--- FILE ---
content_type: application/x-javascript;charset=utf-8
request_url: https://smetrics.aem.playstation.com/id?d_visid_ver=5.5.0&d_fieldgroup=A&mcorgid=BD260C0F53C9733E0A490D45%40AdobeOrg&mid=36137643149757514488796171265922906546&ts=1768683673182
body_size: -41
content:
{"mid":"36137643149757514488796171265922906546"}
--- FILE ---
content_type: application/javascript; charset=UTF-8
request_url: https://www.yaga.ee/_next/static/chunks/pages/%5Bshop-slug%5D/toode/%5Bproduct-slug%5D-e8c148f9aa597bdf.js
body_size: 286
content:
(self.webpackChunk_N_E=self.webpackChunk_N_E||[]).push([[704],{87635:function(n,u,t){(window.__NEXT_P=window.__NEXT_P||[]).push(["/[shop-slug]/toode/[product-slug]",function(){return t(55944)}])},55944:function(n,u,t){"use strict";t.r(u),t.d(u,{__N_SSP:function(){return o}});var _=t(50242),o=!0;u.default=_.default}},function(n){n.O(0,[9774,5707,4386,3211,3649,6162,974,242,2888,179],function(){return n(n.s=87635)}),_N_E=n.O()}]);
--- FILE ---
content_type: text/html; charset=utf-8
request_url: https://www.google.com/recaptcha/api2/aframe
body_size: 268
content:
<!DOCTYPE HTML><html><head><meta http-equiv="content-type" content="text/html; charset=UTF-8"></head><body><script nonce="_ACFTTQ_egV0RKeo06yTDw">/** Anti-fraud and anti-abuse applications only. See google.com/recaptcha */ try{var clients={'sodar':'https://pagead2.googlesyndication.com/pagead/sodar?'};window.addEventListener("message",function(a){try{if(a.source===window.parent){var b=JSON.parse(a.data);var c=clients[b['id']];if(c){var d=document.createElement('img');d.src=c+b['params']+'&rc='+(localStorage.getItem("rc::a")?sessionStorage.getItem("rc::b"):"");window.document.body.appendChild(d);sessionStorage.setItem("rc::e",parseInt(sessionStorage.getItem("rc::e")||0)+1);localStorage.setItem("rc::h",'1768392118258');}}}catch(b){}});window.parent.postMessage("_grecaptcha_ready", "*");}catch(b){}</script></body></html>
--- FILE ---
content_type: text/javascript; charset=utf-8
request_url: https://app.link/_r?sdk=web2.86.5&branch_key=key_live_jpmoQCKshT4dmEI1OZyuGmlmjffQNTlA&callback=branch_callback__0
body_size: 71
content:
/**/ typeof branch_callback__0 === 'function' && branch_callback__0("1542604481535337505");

> [Try it] All of the data, from the first line to the last, should be written out exactly.

> [Answer to the problem]
--- FILE ---
content_type: application/x-javascript;charset=utf-8
request_url: https://smetrics.aem.playstation.com/id?d_visid_ver=5.5.0&d_fieldgroup=A&mcorgid=BD260C0F53C9733E0A490D45%40AdobeOrg&mid=36137643149757514488796171265922906546&ts=1768683673182
body_size: -41
content:
{"mid":"36137643149757514488796171265922906546"}
--- FILE ---
content_type: application/javascript; charset=UTF-8
request_url: https://www.yaga.ee/_next/static/chunks/pages/%5Bshop-slug%5D/toode/%5Bproduct-slug%5D-e8c148f9aa597bdf.js
body_size: 286
content:
(self.webpackChunk_N_E=self.webpackChunk_N_E||[]).push([[704],{87635:function(n,u,t){(window.__NEXT_P=window.__NEXT_P||[]).push(["/[shop-slug]/toode/[product-slug]",function(){return t(55944)}])},55944:function(n,u,t){"use strict";t.r(u),t.d(u,{__N_SSP:function(){return o}});var _=t(50242),o=!0;u.default=_.default}},function(n){n.O(0,[9774,5707,4386,3211,3649,6162,974,242,2888,179],function(){return n(n.s=87635)}),_N_E=n.O()}]);
--- FILE ---
content_type: text/html; charset=utf-8
request_url: https://www.google.com/recaptcha/api2/aframe
body_size: 268
content:
<!DOCTYPE HTML><html><head><meta http-equiv="content-type" content="text/html; charset=UTF-8"></head><body><script nonce="_ACFTTQ_egV0RKeo06yTDw">/** Anti-fraud and anti-abuse applications only. See google.com/recaptcha */ try{var clients={'sodar':'https://pagead2.googlesyndication.com/pagead/sodar?'};window.addEventListener("message",function(a){try{if(a.source===window.parent){var b=JSON.parse(a.data);var c=clients[b['id']];if(c){var d=document.createElement('img');d.src=c+b['params']+'&rc='+(localStorage.getItem("rc::a")?sessionStorage.getItem("rc::b"):"");window.document.body.appendChild(d);sessionStorage.setItem("rc::e",parseInt(sessionStorage.getItem("rc::e")||0)+1);localStorage.setItem("rc::h",'1768392118258');}}}catch(b){}});window.parent.postMessage("_grecaptcha_ready", "*");}catch(b){}</script></body></html>
--- FILE ---
content_type: text/javascript; charset=utf-8
request_url: https://app.link/_r?sdk=web2.86.5&branch_key=key_live_jpmoQCKshT4dmEI1OZyuGmlmjffQNTlA&callback=branch_callback__0
body_size: 71
content:
/**/ typeof branch_callback__0 === 'function' && branch_callback__0("1542604481535337505");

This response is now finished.